#### WHAT THE EXERCISE ASKS
Starting at the line that holds "Honeybee Workers And", quote every line through the end of the records, both boundary lines included. Omit the pictures.

((

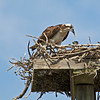 Osprey feeding young in Ding Darling State Park, Sanibel Island, FL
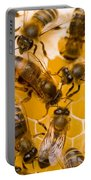 Honeybee Workers And Queen Portable Battery Charger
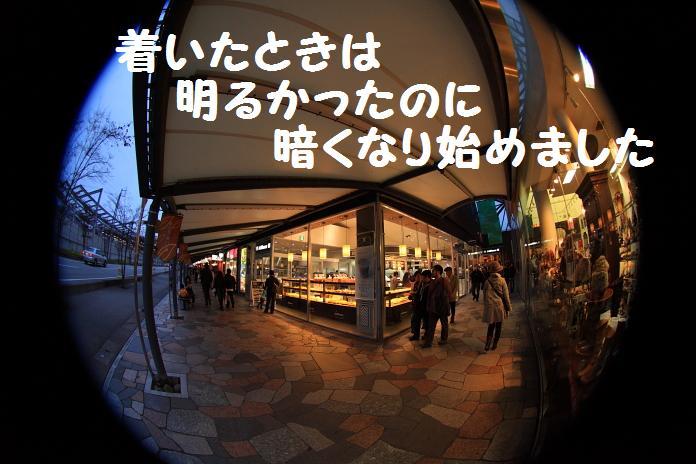 IMG_03852010.jpg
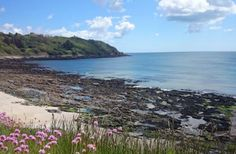 Get the most from staying near the coast with adventure filled things to do close to Falmouth Falmouth Beach, Falmouth Cornwall, Stuff To Do, Things To Do, Cornish Beaches, Days Out, Coast, Adventure, Water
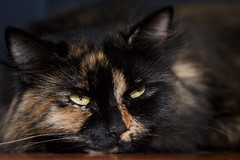Sleepy Head (Unintended_Keith) Tags: sleepy cat feline female cute soft closeup canon1dx sigma180mmf28apomacroexdgoshsm bounceflash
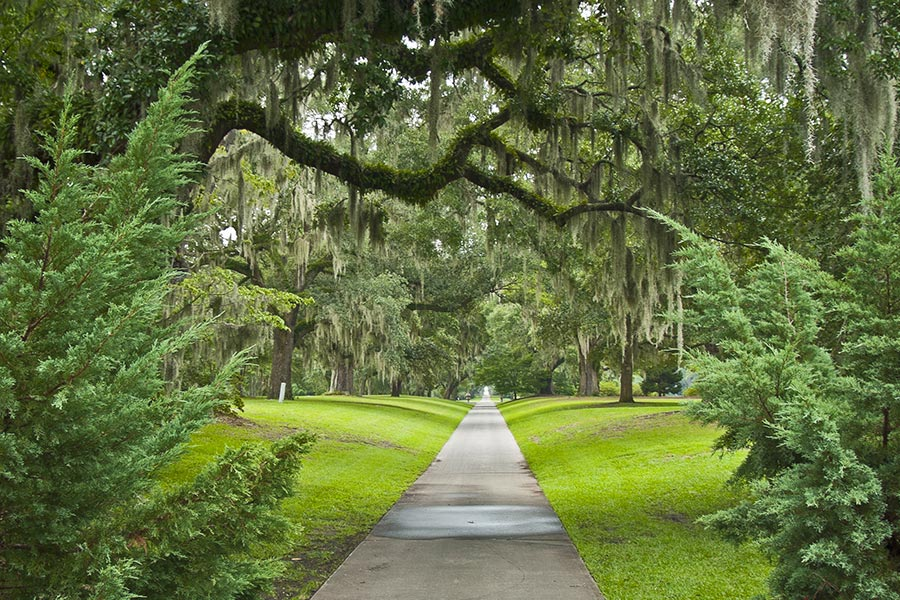Beautiful shot of Brookgreen Gardens with its massive oak trees. Many of the oaks are 200-300 years old.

))

#### SOLUTION FOR THIS EXERCISE
 Honeybee Workers And Queen Portable Battery Charger
 IMG_03852010.jpg
 Get the most from staying near the coast with adventure filled things to do close to Falmouth Falmouth Beach, Falmouth Cornwall, Stuff To Do, Things To Do, Cornish Beaches, Days Out, Coast, Adventure, Water
Sleepy Head (Unintended_Keith) Tags: sleepy cat feline female cute soft closeup canon1dx sigma180mmf28apomacroexdgoshsm bounceflash
Beautiful shot of Brookgreen Gardens with its massive oak trees. Many of the oaks are 200-300 years old.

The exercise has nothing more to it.